Lead Research Organisation: University of Dundee
Department Name: Cellular Medicine


Maintaining intracellular homeostasis in a changing environment is essential for cell survival. The nuclear factor-erythroid 2 p45-related factor 2 (NRF2, gene name NFE2L2) allows adaptation and survival under various conditions of stress. Activation of NRF2 results in upregulation of networks of proteins that protect against the consequences of proteotoxic, oxidative and electrophilic stress; conversely, the ability to upregulate NRF2 is compromised in many pathological conditions, and declines with aging1. Under basal conditions, NRF2 is targeted for ubiquitination and proteasomal degradation by its main cytoplasmic repressor Kelch-like ECH-associated protein 1 (KEAP1), which serves as a substrate adaptor protein for Cullin3/Rbx1 ubiquitin ligase. Electrophiles and oxidants (termed inducers) activate NRF2 by modifying cysteine sensors of KEAP1, and disrupt the cycle of KEAP1-mediated degradation of NRF22. Consequently, free KEAP1 is not regenerated, and newly synthesized NRF2 is stabilized.
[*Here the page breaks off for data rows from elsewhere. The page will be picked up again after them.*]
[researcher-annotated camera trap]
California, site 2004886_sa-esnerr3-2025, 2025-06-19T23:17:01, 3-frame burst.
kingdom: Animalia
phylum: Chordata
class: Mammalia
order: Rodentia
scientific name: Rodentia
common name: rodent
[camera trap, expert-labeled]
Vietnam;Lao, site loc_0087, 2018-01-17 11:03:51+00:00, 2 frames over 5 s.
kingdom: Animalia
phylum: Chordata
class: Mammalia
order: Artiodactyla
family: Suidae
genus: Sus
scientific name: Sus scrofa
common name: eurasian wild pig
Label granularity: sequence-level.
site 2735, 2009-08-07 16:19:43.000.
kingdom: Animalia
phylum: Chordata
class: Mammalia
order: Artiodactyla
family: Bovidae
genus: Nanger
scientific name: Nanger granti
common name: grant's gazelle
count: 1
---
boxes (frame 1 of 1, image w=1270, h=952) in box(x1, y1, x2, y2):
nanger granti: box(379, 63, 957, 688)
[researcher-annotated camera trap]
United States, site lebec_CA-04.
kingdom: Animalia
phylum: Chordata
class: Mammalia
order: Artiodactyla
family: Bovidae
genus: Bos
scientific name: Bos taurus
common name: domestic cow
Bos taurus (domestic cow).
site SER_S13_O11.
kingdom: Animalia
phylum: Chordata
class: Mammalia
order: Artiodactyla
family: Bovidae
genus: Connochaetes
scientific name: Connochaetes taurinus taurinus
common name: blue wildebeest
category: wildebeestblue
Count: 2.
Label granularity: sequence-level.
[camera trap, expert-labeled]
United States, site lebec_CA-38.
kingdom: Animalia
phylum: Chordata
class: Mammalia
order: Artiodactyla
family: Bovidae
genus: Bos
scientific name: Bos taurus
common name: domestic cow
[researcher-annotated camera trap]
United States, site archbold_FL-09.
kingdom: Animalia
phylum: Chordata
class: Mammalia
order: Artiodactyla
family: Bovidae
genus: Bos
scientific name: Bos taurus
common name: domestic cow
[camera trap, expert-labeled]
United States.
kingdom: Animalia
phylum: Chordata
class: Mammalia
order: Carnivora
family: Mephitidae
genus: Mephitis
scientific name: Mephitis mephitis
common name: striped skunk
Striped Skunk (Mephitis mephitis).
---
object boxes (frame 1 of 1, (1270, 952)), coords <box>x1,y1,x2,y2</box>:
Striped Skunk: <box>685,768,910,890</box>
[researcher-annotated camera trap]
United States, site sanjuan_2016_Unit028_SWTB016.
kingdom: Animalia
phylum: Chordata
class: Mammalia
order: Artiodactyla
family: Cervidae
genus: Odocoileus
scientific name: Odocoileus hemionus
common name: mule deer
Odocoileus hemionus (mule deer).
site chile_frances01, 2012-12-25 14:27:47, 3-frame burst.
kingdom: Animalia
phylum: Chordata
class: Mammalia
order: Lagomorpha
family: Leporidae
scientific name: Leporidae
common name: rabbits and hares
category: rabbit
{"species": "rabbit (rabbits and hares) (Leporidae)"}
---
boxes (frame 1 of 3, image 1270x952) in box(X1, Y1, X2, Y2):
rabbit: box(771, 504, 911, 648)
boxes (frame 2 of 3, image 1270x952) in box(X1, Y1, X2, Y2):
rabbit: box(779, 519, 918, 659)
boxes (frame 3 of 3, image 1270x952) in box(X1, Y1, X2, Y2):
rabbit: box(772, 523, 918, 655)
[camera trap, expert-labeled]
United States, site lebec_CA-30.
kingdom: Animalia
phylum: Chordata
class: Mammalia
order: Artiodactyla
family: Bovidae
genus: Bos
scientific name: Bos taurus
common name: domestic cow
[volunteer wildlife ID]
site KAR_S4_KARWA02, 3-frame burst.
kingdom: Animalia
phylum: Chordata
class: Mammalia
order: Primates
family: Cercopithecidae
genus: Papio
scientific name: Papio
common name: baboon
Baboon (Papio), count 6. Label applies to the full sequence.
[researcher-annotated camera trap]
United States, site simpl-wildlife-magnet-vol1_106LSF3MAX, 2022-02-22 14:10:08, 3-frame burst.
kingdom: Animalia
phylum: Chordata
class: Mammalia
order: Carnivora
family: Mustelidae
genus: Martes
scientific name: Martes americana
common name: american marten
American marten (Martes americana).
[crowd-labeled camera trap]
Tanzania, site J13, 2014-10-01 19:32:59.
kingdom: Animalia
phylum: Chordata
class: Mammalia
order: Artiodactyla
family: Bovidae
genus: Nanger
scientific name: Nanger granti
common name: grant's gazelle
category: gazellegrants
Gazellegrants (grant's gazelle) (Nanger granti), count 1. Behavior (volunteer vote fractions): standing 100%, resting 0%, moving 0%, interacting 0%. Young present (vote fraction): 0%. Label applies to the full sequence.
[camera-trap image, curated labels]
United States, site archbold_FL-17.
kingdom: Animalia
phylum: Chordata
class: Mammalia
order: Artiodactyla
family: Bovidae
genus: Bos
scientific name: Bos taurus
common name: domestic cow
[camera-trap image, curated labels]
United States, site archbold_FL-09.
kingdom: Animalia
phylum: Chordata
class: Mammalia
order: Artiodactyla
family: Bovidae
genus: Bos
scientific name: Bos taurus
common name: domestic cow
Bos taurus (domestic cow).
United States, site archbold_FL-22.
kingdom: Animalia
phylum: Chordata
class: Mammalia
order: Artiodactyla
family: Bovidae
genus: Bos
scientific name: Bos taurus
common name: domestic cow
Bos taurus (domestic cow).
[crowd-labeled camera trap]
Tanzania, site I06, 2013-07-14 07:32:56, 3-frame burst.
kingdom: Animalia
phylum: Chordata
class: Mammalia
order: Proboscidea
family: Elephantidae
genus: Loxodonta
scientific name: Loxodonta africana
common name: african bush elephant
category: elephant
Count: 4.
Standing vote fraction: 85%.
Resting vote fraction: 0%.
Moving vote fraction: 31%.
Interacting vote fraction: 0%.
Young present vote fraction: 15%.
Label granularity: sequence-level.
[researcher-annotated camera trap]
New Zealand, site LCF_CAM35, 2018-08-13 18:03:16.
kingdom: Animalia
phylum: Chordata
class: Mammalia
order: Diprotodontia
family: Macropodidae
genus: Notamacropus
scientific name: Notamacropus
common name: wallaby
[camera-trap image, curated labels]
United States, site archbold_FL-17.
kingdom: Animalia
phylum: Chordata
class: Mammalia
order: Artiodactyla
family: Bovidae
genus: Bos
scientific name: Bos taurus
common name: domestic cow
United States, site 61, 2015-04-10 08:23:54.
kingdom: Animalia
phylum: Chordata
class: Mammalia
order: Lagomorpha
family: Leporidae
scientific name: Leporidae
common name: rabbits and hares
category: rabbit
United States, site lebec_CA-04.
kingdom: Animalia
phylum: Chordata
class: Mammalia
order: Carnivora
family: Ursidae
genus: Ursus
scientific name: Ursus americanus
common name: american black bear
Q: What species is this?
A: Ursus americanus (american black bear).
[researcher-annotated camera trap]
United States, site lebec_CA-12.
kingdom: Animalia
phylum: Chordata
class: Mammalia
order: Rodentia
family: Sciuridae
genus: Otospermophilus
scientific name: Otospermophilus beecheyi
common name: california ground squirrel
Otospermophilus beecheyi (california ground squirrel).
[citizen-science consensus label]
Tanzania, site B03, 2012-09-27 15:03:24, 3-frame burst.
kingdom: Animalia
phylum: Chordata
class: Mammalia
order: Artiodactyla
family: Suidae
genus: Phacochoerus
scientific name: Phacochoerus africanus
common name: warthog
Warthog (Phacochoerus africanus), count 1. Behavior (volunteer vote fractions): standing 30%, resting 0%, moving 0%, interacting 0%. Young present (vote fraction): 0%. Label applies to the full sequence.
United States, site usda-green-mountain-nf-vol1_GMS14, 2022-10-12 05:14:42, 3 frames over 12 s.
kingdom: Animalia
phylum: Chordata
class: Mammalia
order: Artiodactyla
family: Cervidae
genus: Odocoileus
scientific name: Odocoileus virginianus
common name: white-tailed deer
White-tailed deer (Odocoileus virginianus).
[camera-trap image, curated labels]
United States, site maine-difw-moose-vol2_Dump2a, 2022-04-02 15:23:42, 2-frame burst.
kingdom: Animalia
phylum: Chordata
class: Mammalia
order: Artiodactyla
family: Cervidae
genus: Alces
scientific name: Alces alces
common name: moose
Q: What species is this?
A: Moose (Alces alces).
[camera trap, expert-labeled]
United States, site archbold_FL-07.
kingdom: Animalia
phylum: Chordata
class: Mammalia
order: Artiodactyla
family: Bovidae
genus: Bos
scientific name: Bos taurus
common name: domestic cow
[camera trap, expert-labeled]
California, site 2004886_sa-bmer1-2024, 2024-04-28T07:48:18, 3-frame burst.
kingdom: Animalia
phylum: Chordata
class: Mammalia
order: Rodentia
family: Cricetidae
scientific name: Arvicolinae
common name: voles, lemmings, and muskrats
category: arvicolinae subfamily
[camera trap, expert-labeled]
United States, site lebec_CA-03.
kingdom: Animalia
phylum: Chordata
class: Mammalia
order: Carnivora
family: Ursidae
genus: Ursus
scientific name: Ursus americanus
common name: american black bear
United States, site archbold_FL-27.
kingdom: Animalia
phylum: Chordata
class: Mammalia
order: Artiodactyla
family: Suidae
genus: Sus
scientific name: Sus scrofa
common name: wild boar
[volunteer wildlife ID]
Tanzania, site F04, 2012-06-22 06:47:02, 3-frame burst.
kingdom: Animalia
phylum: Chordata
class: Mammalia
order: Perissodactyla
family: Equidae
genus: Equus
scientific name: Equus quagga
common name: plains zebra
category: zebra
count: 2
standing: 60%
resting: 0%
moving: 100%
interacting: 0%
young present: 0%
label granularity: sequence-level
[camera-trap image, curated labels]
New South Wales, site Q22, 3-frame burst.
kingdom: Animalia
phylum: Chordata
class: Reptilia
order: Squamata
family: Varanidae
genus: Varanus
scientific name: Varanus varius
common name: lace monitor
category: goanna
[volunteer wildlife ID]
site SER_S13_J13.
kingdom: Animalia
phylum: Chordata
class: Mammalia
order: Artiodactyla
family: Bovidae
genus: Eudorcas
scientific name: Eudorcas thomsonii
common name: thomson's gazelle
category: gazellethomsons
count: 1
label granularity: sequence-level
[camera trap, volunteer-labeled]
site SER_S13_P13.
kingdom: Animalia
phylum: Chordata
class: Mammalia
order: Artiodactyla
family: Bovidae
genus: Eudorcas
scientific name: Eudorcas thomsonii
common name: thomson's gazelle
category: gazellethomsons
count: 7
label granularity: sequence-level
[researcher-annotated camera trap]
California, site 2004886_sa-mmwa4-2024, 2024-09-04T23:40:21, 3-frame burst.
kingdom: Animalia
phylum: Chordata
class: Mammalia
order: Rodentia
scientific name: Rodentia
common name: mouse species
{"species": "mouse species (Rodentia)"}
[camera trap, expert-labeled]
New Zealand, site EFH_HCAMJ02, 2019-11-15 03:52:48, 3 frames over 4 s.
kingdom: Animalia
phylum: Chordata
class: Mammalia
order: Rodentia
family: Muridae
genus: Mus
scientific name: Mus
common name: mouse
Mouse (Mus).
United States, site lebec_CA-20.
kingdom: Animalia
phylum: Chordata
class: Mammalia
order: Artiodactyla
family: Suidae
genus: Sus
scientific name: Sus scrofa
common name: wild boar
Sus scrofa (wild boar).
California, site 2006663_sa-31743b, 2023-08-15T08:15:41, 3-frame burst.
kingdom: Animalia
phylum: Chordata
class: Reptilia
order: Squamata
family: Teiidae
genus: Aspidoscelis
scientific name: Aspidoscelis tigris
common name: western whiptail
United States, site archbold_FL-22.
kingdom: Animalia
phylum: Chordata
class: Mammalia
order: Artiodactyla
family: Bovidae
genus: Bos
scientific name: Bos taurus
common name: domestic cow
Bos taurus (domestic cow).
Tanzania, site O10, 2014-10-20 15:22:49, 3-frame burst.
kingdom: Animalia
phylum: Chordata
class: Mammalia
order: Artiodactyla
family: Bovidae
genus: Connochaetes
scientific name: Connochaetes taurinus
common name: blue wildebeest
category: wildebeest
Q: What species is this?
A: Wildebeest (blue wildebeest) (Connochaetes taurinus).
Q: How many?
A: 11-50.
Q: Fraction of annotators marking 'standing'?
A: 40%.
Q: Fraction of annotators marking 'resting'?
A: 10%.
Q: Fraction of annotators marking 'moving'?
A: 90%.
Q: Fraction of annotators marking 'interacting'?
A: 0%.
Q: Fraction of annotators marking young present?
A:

In the nucleus, NRF2 forms a heterodimer with a small MAF transcription factor, and the heterodimer activates transcription of target genes. NRF2 plays an important role in the control of cellular bioenergetics and mitochondrial health3.
Pharmacological activation of NRF2 protects against excess production of reactive oxygen species (ROS) by mitochondria and NADPH oxidase4, and inhibits inflammation. One mechanism involves NRF2 activation by the mitochondrial immunometabolite, itaconate, which is produced from the decarboxylation of cis-aconitate during metabolic reprogramming in activated macrophages5. From the mitochondrion, itaconate is exported to the cytoplasm where it alkylates cysteine sensors in
KEAP1 and inactivates it. Consequently, Nrf2 accumulates and inhibits the production of proinflammatory cytokines, such as IL6 and IL1B. Excess production of ROS during oxidative stress and inflammation can oxidize mitochondrial DNA (mtDNA), which then exits the mitochondrion,
triggering inflammation6. The aim of this project is to test the hypothesis that pharmacological activation of NRF2 protects mtDNA against damage and the ensuing inflammation.